As a preschool teacher, the adult in a room full of children, I could easily compel a kind of hierarchical system with me at the top, the "smart" or "good" kids just below me as lieutenants, then the rest below us all. And some classrooms are very much organized in this way. I've spent my career trying to avoid that, however. Yes, by virtue of being the adult in the room, I'm responsible for things like safety (both physical and emotional) and in that role I may at times appear as a classic top-of-the-pyramid guy, but it is also my responsibility, as I see it, to give away any power I have by way of empowering the children in my care. The children choose what they are going to do with our time together (sometimes called play), they make agreements (sometimes call rules) about how they want to live together, and their own civilizing structure is one built upon the needs of the moment rather than the dictates of obedience and loyalty upon which hierarchies rely.
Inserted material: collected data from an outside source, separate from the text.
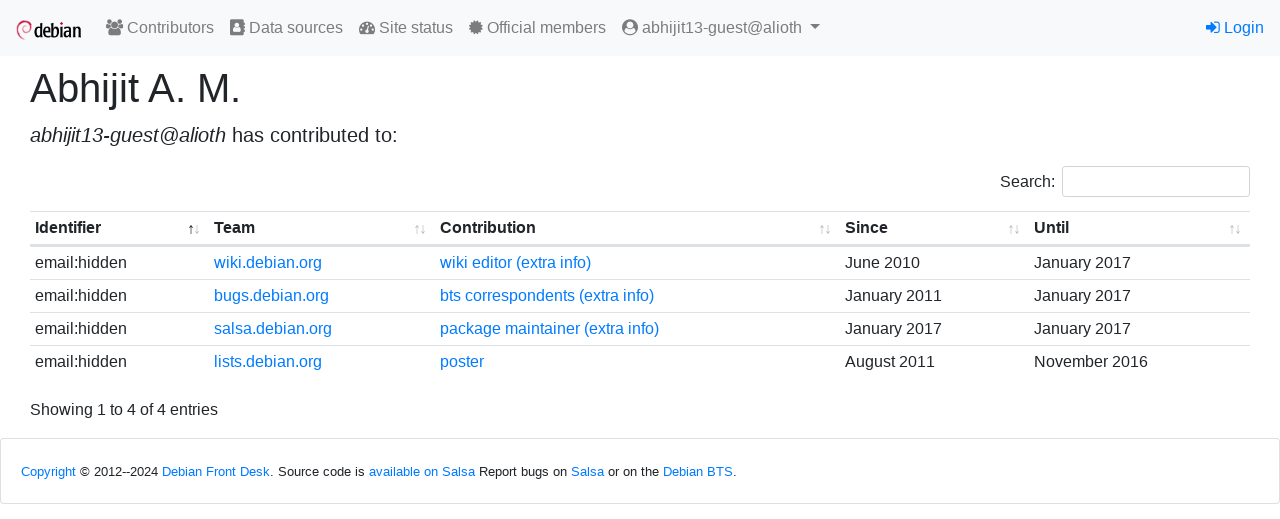

--- FILE ---
content_type: text/html; charset=utf-8
request_url: https://contributors.debian.org/contributor/abhijit13-guest@alioth/
body_size: 6096
content:
<!doctype html>
<html lang="en">
  <head>
    <!-- Required meta tags -->
    <meta charset="utf-8">
    <meta name="viewport" content="width=device-width, initial-scale=1, shrink-to-fit=no">
    <link rel="shortcut icon" href="/static/favicon.ico">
Having spent the better part of two decades in this role observing the children, I've seen that power is an ever-changing thing. When one child becomes too bossy, for instance, the others either collectively rise against them or, more commonly, move away. I've seen that knowledge spreads like a rhizome with children teaching children, through example, experience, and direct instruction, connecting them the way the internet is connecting the world, ultimately forging them into a single entity. On the surface, they may look like a forest of individual trees, but underneath there is a shared root system that makes them one. From my admittedly limited experience, it appears that hierarchy, at least in young humans is a learned rather than innate behavior.

When Sammy put the paper on the wall in Bev Bos' version, the pronoun used is "he," whereas we have always sung it as "she," because when our community learned the song there was a girl in our class named Samantha who went by Sammy. But it remains the same folk song, the one that connects us to all the other folks who sing it from the beginning until the end of the world.